Now, this might seem like a perfectly ordinary and reasonable question, but believe me, I knew I was treading on not-so-solid ground. What Levi had—and hadn’t—told the police about the night of Peter’s murder had landed Levi in hot water for a while. See, that snowy night when Peter was killed, Levi did see something from across the street, but he kept that something a secret. As it turned out, he had his reasons and they were good ones, but they made him look like a suspect and even landed him in jail for a night.
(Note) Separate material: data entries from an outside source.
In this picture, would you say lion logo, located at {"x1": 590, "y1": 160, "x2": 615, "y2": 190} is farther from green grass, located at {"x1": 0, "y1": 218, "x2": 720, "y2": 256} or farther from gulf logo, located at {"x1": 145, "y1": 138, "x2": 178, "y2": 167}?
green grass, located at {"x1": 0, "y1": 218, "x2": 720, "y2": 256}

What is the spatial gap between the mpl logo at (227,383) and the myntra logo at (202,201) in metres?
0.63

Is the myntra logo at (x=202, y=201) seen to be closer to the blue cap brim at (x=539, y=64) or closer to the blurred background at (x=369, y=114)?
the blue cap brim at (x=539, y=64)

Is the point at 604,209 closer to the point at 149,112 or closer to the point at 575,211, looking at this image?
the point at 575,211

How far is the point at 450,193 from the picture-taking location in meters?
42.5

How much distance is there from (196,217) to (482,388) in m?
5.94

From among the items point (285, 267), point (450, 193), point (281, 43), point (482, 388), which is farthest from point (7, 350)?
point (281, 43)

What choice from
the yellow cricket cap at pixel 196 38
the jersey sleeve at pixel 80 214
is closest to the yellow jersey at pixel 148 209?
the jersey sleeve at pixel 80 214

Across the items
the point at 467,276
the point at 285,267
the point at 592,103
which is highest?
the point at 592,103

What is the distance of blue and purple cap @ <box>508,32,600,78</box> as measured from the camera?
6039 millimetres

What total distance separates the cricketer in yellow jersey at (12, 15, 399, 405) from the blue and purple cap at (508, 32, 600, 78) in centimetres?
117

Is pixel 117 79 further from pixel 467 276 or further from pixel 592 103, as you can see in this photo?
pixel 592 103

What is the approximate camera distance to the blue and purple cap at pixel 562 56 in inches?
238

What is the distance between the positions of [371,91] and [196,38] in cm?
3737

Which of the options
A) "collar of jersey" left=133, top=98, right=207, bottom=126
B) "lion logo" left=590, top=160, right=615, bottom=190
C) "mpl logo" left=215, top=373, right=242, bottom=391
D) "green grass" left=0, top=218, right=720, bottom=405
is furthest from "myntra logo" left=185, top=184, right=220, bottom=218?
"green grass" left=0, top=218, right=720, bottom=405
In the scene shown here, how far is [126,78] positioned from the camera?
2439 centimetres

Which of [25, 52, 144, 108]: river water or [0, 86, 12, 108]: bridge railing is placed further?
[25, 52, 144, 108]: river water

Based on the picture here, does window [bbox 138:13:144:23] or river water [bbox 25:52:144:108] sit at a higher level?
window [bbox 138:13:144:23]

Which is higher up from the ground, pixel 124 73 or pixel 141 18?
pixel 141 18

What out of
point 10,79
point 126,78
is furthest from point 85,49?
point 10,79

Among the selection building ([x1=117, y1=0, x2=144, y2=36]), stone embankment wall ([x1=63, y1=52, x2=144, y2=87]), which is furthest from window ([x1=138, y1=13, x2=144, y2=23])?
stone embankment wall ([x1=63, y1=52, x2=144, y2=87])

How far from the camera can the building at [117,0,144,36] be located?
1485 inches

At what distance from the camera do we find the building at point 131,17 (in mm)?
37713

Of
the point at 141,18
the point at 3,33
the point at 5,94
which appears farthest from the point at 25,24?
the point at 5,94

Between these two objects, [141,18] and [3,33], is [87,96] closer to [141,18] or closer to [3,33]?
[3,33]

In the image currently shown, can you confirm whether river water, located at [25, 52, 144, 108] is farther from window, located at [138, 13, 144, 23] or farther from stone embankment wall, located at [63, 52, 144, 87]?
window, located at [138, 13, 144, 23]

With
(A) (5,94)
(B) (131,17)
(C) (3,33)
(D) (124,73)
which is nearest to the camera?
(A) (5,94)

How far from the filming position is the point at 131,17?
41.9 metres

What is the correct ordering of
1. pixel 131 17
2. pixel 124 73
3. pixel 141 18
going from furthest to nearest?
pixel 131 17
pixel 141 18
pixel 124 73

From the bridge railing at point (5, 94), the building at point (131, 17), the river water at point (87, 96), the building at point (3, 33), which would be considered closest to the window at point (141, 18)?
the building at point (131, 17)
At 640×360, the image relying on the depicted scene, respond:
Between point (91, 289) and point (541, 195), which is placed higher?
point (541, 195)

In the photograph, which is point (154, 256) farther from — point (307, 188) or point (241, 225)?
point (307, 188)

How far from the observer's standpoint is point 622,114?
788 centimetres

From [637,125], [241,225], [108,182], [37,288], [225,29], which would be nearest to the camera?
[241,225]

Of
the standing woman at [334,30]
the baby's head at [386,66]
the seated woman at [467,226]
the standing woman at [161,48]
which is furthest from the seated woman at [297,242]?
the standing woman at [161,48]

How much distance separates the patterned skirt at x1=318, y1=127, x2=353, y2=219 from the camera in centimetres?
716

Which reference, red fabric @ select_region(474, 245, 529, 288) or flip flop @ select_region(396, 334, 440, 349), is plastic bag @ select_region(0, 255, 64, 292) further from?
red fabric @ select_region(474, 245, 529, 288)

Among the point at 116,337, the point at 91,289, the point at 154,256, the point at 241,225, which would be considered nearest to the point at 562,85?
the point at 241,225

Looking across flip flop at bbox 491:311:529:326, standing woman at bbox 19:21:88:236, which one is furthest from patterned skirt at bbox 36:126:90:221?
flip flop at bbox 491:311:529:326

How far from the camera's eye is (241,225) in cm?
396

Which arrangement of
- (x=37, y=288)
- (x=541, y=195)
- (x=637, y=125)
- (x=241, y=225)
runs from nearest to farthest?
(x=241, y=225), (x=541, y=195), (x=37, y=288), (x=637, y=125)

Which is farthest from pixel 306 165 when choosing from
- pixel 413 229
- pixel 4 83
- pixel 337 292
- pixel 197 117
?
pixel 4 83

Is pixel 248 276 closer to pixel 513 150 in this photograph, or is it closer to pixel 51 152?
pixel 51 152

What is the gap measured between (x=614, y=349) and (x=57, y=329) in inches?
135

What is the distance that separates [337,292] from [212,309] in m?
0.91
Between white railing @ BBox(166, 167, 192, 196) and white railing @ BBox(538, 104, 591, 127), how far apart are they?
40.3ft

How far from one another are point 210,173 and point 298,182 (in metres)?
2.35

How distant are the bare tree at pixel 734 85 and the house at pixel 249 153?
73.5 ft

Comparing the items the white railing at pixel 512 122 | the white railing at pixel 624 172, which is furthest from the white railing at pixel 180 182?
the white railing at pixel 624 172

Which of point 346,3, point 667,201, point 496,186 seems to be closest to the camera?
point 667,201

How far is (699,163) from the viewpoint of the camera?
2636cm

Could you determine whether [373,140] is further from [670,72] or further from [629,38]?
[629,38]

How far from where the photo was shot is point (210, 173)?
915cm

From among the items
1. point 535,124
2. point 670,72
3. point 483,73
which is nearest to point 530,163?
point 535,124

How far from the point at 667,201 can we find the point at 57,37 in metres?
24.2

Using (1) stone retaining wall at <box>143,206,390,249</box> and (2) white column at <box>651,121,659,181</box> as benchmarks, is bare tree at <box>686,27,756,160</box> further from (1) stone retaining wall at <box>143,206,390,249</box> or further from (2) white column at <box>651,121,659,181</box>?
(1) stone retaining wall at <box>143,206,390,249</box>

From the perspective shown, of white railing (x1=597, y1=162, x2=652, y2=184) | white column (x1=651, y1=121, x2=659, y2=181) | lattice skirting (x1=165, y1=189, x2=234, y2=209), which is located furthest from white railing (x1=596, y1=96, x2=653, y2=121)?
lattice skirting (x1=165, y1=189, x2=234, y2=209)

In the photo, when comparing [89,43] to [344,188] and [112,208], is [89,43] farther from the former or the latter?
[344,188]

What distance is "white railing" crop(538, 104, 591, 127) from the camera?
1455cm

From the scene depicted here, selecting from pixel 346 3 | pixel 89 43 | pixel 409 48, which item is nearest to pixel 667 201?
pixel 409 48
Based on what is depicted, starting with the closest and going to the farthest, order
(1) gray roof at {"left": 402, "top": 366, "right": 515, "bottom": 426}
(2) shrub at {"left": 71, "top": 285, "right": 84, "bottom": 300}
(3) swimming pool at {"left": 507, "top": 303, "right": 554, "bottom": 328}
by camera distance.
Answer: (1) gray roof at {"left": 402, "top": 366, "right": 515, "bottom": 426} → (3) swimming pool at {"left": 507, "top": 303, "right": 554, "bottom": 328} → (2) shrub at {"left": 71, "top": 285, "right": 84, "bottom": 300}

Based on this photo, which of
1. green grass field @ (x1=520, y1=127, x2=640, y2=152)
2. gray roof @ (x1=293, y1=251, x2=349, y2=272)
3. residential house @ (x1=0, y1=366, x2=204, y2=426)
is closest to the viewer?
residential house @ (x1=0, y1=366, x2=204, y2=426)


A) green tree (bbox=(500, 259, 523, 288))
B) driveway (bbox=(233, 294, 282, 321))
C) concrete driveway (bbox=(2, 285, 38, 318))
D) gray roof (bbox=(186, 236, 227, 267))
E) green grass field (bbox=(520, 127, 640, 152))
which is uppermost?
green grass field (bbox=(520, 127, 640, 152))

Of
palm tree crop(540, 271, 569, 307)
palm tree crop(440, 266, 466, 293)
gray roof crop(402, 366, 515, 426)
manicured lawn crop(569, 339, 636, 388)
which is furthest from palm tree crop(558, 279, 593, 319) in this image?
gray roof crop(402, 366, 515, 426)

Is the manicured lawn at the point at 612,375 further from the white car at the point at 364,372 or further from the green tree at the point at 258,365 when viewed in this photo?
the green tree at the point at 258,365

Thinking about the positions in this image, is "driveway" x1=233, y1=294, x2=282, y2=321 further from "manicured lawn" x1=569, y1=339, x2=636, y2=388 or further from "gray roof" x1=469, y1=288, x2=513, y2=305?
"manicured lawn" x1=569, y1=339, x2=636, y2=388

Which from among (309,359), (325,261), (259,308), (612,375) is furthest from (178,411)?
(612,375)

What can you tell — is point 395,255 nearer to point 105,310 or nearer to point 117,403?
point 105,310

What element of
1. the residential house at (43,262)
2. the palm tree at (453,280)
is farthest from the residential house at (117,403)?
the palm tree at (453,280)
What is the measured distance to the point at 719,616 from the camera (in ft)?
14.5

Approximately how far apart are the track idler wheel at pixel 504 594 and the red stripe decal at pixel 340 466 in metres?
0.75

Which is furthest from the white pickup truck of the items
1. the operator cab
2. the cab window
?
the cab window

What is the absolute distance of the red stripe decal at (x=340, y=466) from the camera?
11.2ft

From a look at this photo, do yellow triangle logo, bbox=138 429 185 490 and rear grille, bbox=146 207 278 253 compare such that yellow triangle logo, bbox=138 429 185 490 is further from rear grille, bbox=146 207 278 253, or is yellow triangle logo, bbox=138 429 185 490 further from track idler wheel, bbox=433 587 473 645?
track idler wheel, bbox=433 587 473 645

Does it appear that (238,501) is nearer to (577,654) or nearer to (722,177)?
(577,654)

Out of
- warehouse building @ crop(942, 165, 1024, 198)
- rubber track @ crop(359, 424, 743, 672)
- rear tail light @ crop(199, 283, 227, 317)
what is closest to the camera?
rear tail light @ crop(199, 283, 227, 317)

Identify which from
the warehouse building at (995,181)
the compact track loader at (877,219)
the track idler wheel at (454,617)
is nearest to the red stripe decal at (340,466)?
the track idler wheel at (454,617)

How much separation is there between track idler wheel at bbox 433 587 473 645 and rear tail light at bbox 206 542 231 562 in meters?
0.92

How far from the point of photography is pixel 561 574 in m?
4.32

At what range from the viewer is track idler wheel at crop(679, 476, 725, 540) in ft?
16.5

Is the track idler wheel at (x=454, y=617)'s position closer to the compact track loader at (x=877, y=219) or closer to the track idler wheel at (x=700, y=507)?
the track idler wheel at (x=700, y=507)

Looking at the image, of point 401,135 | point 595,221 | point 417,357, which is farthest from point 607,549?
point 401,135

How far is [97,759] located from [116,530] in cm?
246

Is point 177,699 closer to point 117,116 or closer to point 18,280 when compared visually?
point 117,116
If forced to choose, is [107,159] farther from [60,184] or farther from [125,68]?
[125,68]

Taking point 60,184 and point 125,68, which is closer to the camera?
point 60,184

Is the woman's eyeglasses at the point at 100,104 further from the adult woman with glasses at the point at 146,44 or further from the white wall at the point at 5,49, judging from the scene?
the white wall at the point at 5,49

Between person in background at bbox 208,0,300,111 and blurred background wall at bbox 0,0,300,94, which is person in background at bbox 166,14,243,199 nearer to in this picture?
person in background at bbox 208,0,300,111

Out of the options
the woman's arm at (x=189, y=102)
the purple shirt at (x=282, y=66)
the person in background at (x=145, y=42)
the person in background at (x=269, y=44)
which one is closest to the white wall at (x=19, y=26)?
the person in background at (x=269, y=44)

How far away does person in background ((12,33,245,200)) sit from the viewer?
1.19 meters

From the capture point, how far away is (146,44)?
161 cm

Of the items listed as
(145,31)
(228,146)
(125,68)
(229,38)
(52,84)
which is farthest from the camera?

Did that stop me from asking what he saw? Obviously not, and just to prove it, when Levi didn’t answer quickly enough I asked again. “You were behind the bar all night, Levi. At least until the fireworks started. And Richie was there all night, too. He helped you before the show, didn’t he? I heard he was bringing up cases of beer from the basement, and refilling the ice. Do you think Richie is the one who tampered with the guillotine?”

“I don’t think anything, because I don’t know anything.”

“So you’re telling me you never saw Richie go near the stage.”

He cupped both his hands around his coffee. “I’m telling you that Hank was at the bar until the wee hours of the morning and I went over everything with him. A couple times, as a matter of fact. He came by again this morning and we talked about it all again.”

“And you’re telling me that if you had anything to say, you already told it to Hank.”

“I am.”

“And while you’re at it, you’re telling me to mind my own business.”